Analyzers
Talk to fellow users of Intel Analyzer tools (Intel VTune™ Profiler, Intel Advisor)
5140 Discussions

Problem Loading SEP Module (Sampling Drivers) CentOS Remote Capture

randall__brent
Beginner
3,367 Views

 

Version: Linux version 3.10.0-693.21.1.el7.x86_64 (builder@kbuilder.dev.centos.org) (gcc version 4.8.5 20150623 (Red Hat 4.8.5-16) (GCC) ) #1 SMP Wed Mar 7 19:03:37 UTC 2018

I am able to successful compile the drivers using ./build-drivers and pointing at /usr/src/kernels/3.10.0-693.21.1.el7.x86_64

However when I got to install the modules I get the following output:

./insmod-sep -r

Warning:  the following driver(s) were not found loaded in the kernel:  sep4_1.

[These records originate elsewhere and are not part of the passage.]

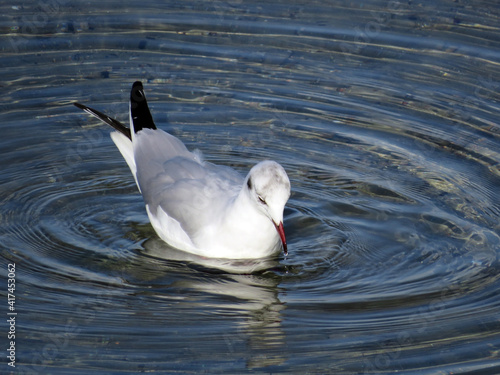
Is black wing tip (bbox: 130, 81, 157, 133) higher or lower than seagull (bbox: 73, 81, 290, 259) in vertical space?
Result: higher

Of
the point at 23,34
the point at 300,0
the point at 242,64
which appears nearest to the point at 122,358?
the point at 242,64

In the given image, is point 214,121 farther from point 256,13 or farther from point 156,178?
point 256,13

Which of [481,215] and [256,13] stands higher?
[256,13]

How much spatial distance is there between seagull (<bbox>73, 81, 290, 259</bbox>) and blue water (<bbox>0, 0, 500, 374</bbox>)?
15 cm

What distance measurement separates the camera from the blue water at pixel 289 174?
18.2ft

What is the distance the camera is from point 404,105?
9422 mm

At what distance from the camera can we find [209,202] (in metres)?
6.68

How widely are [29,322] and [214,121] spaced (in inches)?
153

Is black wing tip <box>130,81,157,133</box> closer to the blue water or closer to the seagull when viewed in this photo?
the seagull

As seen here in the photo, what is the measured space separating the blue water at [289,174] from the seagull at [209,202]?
146 mm

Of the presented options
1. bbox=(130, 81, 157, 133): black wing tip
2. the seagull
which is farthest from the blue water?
bbox=(130, 81, 157, 133): black wing tip

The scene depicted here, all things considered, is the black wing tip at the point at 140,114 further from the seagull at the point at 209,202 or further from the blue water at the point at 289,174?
the blue water at the point at 289,174

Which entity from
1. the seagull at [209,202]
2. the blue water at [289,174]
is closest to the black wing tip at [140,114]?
the seagull at [209,202]

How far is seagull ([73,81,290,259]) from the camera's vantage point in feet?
19.8
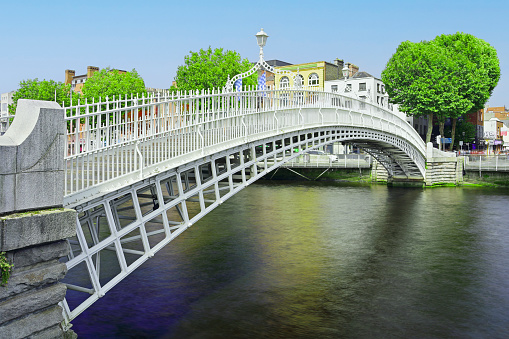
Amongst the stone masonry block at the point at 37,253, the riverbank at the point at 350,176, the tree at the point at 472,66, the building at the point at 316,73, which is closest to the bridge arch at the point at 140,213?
the stone masonry block at the point at 37,253

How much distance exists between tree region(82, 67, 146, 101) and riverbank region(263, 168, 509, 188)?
664 inches

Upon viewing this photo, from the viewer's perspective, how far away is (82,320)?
40.4 feet

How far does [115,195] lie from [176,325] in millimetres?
3777

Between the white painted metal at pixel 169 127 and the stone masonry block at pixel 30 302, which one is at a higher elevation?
the white painted metal at pixel 169 127

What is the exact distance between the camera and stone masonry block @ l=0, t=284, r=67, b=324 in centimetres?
687

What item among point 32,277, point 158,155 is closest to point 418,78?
point 158,155

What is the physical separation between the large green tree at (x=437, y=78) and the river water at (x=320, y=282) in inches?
964

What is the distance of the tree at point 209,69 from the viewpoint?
47.8 meters

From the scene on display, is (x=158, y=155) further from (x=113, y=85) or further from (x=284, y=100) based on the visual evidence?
(x=113, y=85)

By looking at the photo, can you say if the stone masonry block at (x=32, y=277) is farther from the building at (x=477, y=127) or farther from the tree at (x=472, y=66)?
the building at (x=477, y=127)

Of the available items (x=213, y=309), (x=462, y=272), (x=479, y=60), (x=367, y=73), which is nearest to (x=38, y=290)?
(x=213, y=309)

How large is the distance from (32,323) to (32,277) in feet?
2.19

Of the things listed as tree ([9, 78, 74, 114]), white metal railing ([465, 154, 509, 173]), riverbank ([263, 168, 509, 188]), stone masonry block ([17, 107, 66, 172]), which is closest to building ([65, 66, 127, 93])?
tree ([9, 78, 74, 114])

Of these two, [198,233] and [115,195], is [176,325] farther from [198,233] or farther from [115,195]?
[198,233]
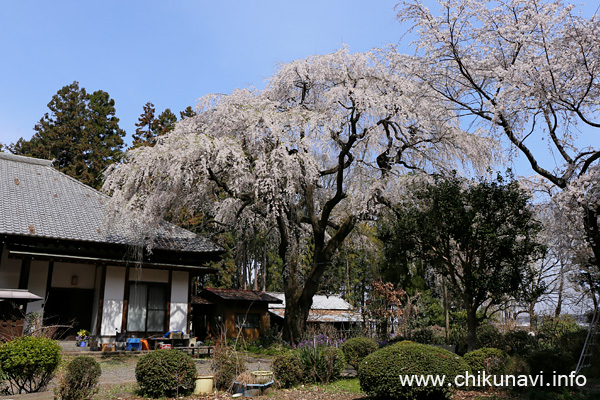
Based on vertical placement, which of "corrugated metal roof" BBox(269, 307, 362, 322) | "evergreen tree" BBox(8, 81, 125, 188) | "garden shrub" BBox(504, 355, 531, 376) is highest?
"evergreen tree" BBox(8, 81, 125, 188)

Warning:  no vtsspp driver was found loaded in the kernel.
Removing socperf2_0 driver from the kernel ... done.
Deleting /dev/socperf2_0 devices ... done.
The socperf2_0 driver has been successfully unloaded.
Attempting to stop PAX service ...
Removing pax driver from the kernel ... done.
Deleting previously created /dev/pax device ... done.
The pax driver has been successfully unloaded.
PAX service has been stopped.
Checking for PMU arbitration service (PAX) ... not detected.
Attempting to start PAX service ...
Executing: insmod ./pax/pax-x32_64-3.10.0-693.21.1.el7.x86_64smp.ko
Creating /dev/pax device with major number 246 ... done.
Setting group ownership of devices to group "vtune" ... done.
Setting file permissions on devices to "666" ... done.
The pax driver has been successfully loaded.
PAX service has been started.
Checking for socperf driver ... not detected.
Executing: insmod ./socperf/src/socperf2_0-x32_64-3.10.0-693.21.1.el7.x86_64smp.ko
Creating /dev/socperf2_0 base devices with major number 245 ... done.
Setting group ownership of devices to group "vtune" ... done.
Setting file permissions on devices to "666" ... done.
The socperf2_0 driver has been successfully loaded.
Executing: insmod ./sep4_1-x32_64-3.10.0-693.21.1.el7.x86_64smp.ko
insmod: ERROR: could not insert module ./sep4_1-x32_64-3.10.0-693.21.1.el7.x86_64smp.ko: Invalid parameters

Error:  sep4_1 driver failed to load!

You may need to build sep4_1 driver for your kernel.
Please see the sep4_1 driver README for instructions.

 

Running dmesg I can see that some symbols are coming up as mismatched versions:

dmesg | tail
[1767003.842646] sep4_1: disagrees about version of symbol trace_event_raw_init
[1767003.842648] sep4_1: Unknown symbol trace_event_raw_init (err -22)
[1767003.842686] sep4_1: disagrees about version of symbol ftrace_event_reg
[1767003.842687] sep4_1: Unknown symbol ftrace_event_reg (err -22)
[1767003.842706] sep4_1: disagrees about version of symbol trace_define_field
[1767003.842708] sep4_1: Unknown symbol trace_define_field (err -22)
[1767003.842709] sep4_1: disagrees about version of symbol trace_event_buffer_lock_reserve
[1767003.842711] sep4_1: Unknown symbol trace_event_buffer_lock_reserve (err -22)
[1767003.842724] sep4_1: disagrees about version of symbol filter_current_check_discard
[1767003.842725] sep4_1: Unknown symbol filter_current_check_discard (err -22)

 

Are there additional steps I need to take to get remote capture working? I went ahead tried to execute a remote capture anyway and got this error in the GUI (from a windows machine if that matters). I am attempting to do a "Profile System" capture.

Collection failed

Jun 06 2018 21:12:31 Collection failed. The data cannot be displayed.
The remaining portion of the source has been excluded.